2 P.M. – LUNCH AND LEARN

Harder heads to lunch with a “super successful” woman in an adjacent industry. They met at a female founder event and hit it off. “I was like, ‘I need to learn from this woman.’” Harder asks her questions, as she’s someone a few years ahead of Harder on a journey to success, Harder says. She helps others similarly, especially if they “show up in the rooms” where she’s teaching. It means they are ready to roll.

Lori Harder tells her about her own “zones of genius” and asks about whether she has a CEO or stayed CEO, in addition to other company structure questions. (Harder’s zone is “eyeballs and enrolling people.”) Harder asks her to share launch numbers on campaigns similar to her own. “I don’t just set pie-in-the-sky goals… I want to build this in a way that feels really smart.
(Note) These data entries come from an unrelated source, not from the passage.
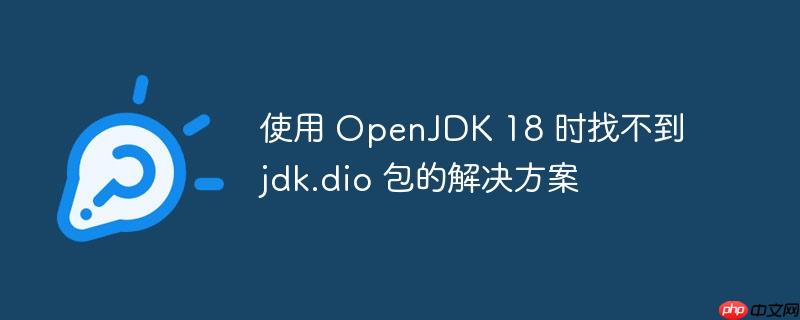 使用 openjdk 18 时找不到 jdk.dio 包的解决方案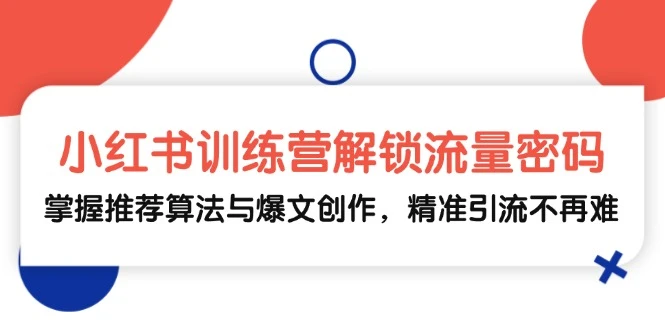 小红书训练营解锁流量密码,掌握推荐算法与爆文创作,精准引流不再难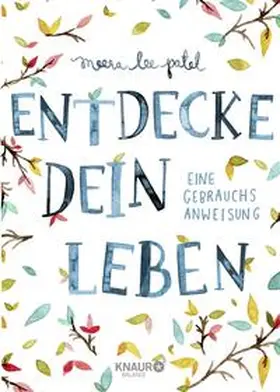 Patel |  Entdecke dein Leben | Buch |  Sack Fachmedien
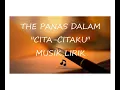 Download Lagu The Panas Dalam - Cita-Citaku (Lirik)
I’ll also ask her… what I’m not seeing.”

4 P.M. – PHOTO SHOOT

Harder participated in a photo shoot as part of a two-day campaign shoot for a skin care product she’s investing in, working on web content, social media, videos and helping the consumer understand the product. “[It] was really fun to work with other creative people [to learn] what the vision is and to get everybody’s ideas and watch it come to life.”

Harder knows it’s a “game changer, energetically,” to work outside of her house, so days like these are the best.

10 P.M. – WINS

At the end of the day, the Harders express three wins. “It makes us realize that, even on the hard days, there’s always good.”